Black specks, moving about over the surface of the prairie, appeared before. The general slackened pace, and as the bugler and Ned approached he ordered, over his shoulder:
“Sound the rally.”
Bugler Odell attempted to salute, to pull his horse down to a trot, and to raise his bugle to his mouth—all in a moment. But the horse shook its head and champed and tugged, and the bugle, swinging between the man rider and the boy rider, wedged fast. Odell muttered several angry, chagrined remarks.
“I’ll blow it,” offered Ned, friendly. “Shall I?”
“You!” grunted Trooper Odell. “It’s the rally, by the bugle, the general wants. If you’ll hold this hoss a second, now——” and red and flustered he hauled hard.
“I’ll blow it. I can,” repeated Ned, eagerly, anxious to show his mettle and to help the embarrassed Odell.
As the obstinate horse pranced the bugle swung free again, jerked fairly around so that Ned needed only to reach and grab it. He promptly applied it to his lips (while clutching tight with his one hand and his two shins), and blew the rally the best that he could. Clear and passably regular pealed the high notes.
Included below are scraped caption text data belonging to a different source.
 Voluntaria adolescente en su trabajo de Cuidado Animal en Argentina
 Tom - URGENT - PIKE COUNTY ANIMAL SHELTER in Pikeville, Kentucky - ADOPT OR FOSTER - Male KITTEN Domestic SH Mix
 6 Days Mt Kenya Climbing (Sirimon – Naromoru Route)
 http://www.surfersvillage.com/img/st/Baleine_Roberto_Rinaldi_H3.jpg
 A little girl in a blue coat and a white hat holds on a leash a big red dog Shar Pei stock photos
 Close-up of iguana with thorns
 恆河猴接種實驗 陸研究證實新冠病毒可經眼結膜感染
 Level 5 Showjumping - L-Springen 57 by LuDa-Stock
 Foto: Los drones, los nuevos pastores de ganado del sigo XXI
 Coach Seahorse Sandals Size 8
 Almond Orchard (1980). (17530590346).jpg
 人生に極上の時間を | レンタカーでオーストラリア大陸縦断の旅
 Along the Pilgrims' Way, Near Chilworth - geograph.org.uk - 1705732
“Good enough, b’gorry!” muttered Odell. “But what’ll the general say? Give me that horn.”
The moment that the last note died away the general had wheeled his horse, to gaze.
“Who blew that call?” he shouted.
“I did,” announced Ned, bravely. “Mr. Odell was managing his horse, and he didn’t say I might but I did.”
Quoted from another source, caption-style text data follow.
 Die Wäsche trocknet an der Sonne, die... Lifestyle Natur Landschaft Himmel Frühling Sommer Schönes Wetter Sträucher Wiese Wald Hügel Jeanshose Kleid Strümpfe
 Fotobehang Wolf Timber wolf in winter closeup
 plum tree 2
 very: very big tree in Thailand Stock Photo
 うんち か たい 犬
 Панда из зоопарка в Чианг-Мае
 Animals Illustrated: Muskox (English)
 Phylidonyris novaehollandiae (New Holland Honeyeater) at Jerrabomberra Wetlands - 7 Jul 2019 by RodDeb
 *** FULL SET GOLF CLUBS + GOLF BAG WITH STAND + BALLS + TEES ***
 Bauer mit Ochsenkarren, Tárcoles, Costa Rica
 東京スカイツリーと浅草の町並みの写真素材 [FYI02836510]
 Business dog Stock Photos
“The boy took the horn before I could stop him, sir,” explained the flurried Odell. “I’ll blow it now, sir. This pesky hoss——” and Bugler Odell jerked savagely at the bit, pulling his mount to its haunches.
“He blew it mighty well, then,” declared General Custer. “Try it again, boy. Put more force behind it, so those soldiers yonder’ll hear. We’re sounding the rally for them to come; see?”
Tremendously Ned blew—glueing his lips and puffing his cheeks and popping his eyes. Far pealed the notes, across the brown prairie. And now the specks must have heard, for by twos and threes they were coming, ever growing larger, and turning into mounted men.
The general jogged easily, with Bugler Odell and Ned close behind him.
“Where did you learn the bugle?” he demanded.
“From my father,” answered Ned, proudly. “He knew all the army calls.”
“He did, did he? Where’d he learn them?”
“In the war. He was a bugler.”
“What regiment?”
“Sixth Michigan Cavalry.”
“What!” General Custer stopped his horse, as he turned in the saddle and scrutinized Ned, his blue eyes shining. “Was he a Michigander? In my old brigade, then! He was one of my boys! The son or daughter of any of my boys is like one of my own family. Of course you’ll come with me to Fort Riley. What do you want to do?”
Sudden resolve seized Ned.
“I’d like to join the army, too, and hunt Indians until I find my sister.”
“You shall,” declared the general, enthusiastically. “I’ll enlist you as a bugler with the Seventh Cavalry, and we’ll hunt Indians together and find your sister, I’m sure. Shake hands on it.” He skillfully reined his restless bay to the side of the troop horse and extended his hand. With a strong grip his nervous gauntlet closed warmly about Ned’s slim scarred fingers. “Now tell me more about your father.”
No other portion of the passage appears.